Dataset items:

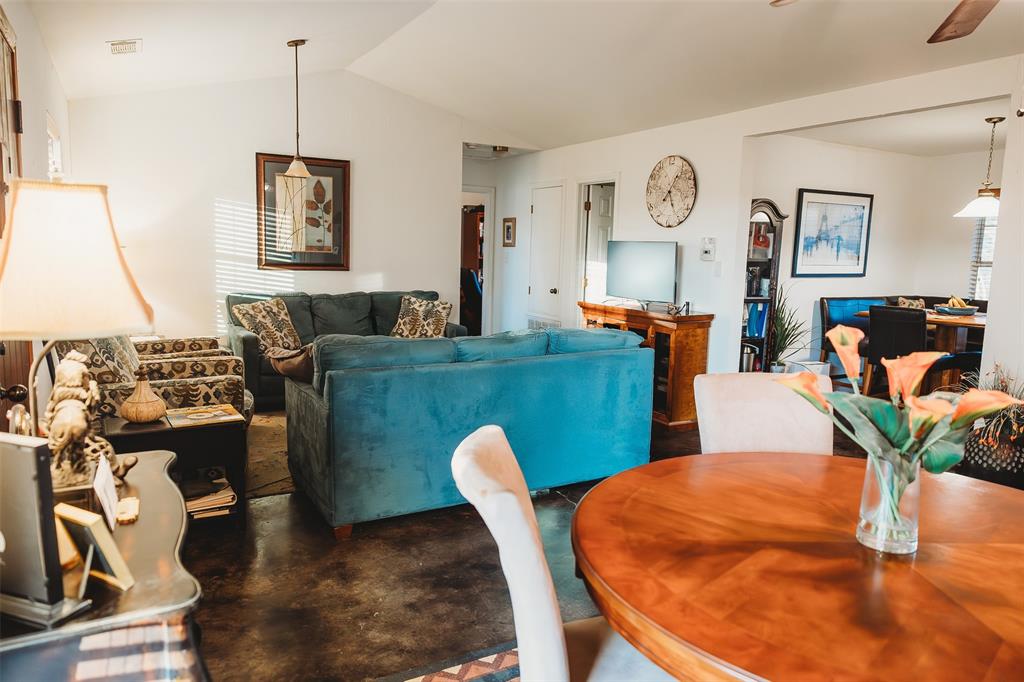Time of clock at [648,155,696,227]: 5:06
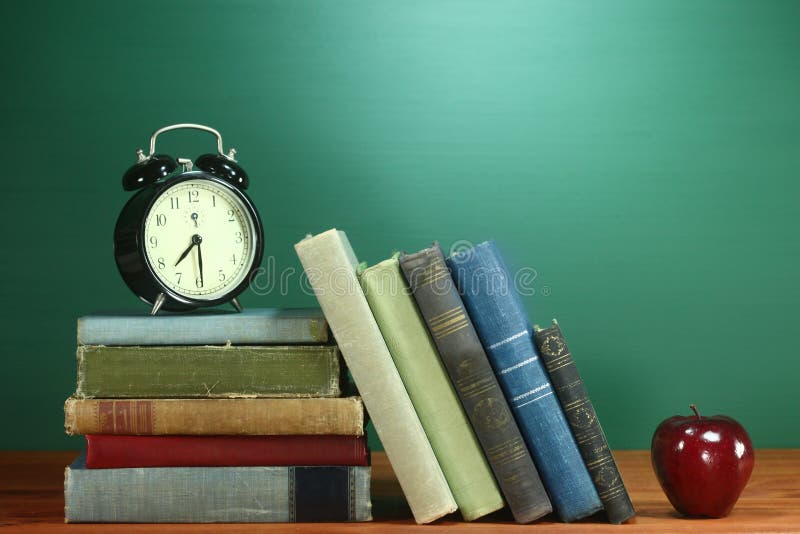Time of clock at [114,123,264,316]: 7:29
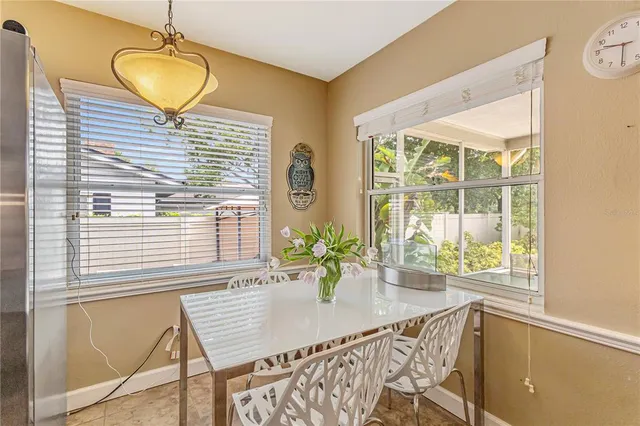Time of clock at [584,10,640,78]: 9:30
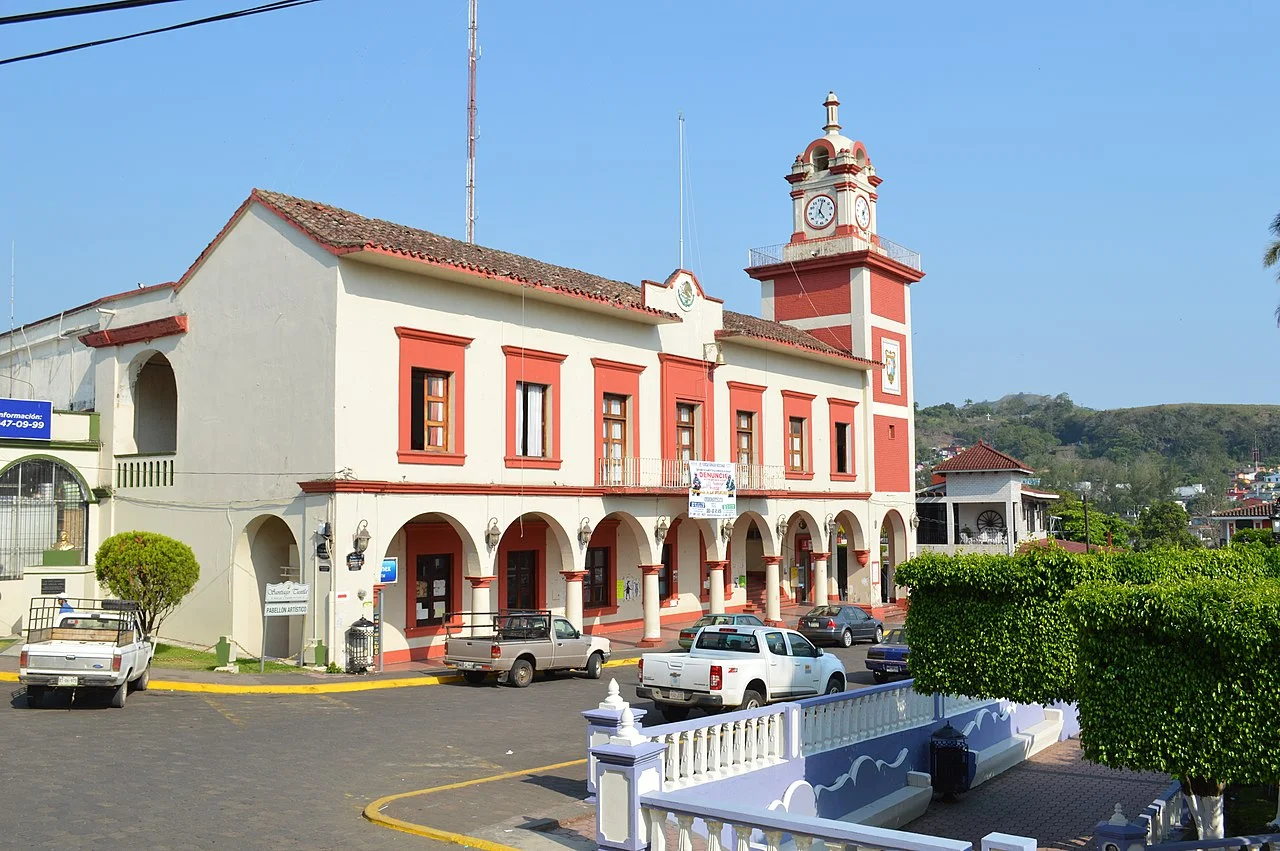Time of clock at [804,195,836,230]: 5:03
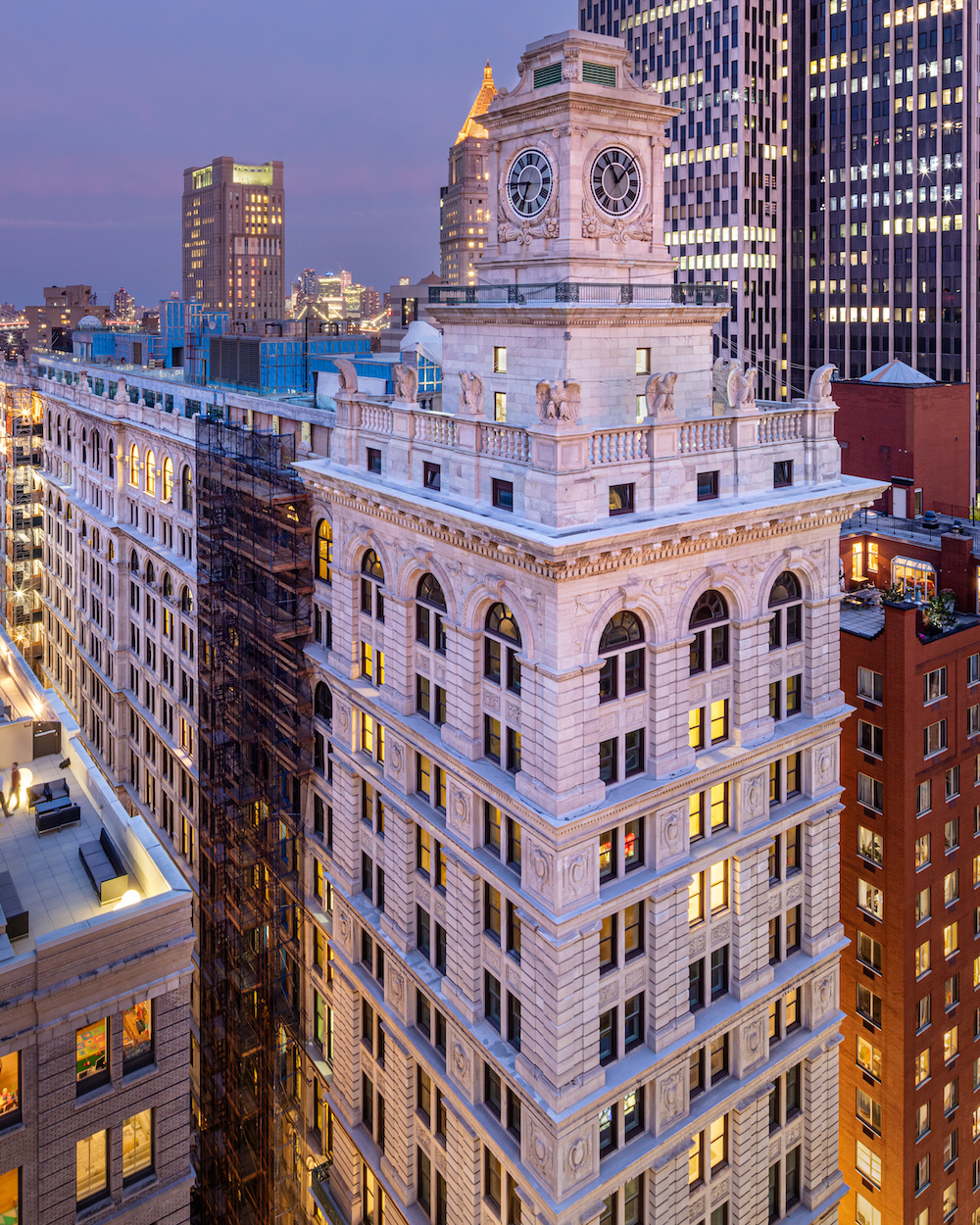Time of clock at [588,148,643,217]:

PROMPT: Recast each line of the records above as one string in a JSON list, skipping any blank lines. Omit the pictures from your answer.

COMPLETE OUTPUT:
[
  "Time of clock at [648,155,696,227]: 5:06",
  "Time of clock at [114,123,264,316]: 7:29",
  "Time of clock at [584,10,640,78]: 9:30",
  "Time of clock at [804,195,836,230]: 5:03",
  "Time of clock at [588,148,643,217]:"
]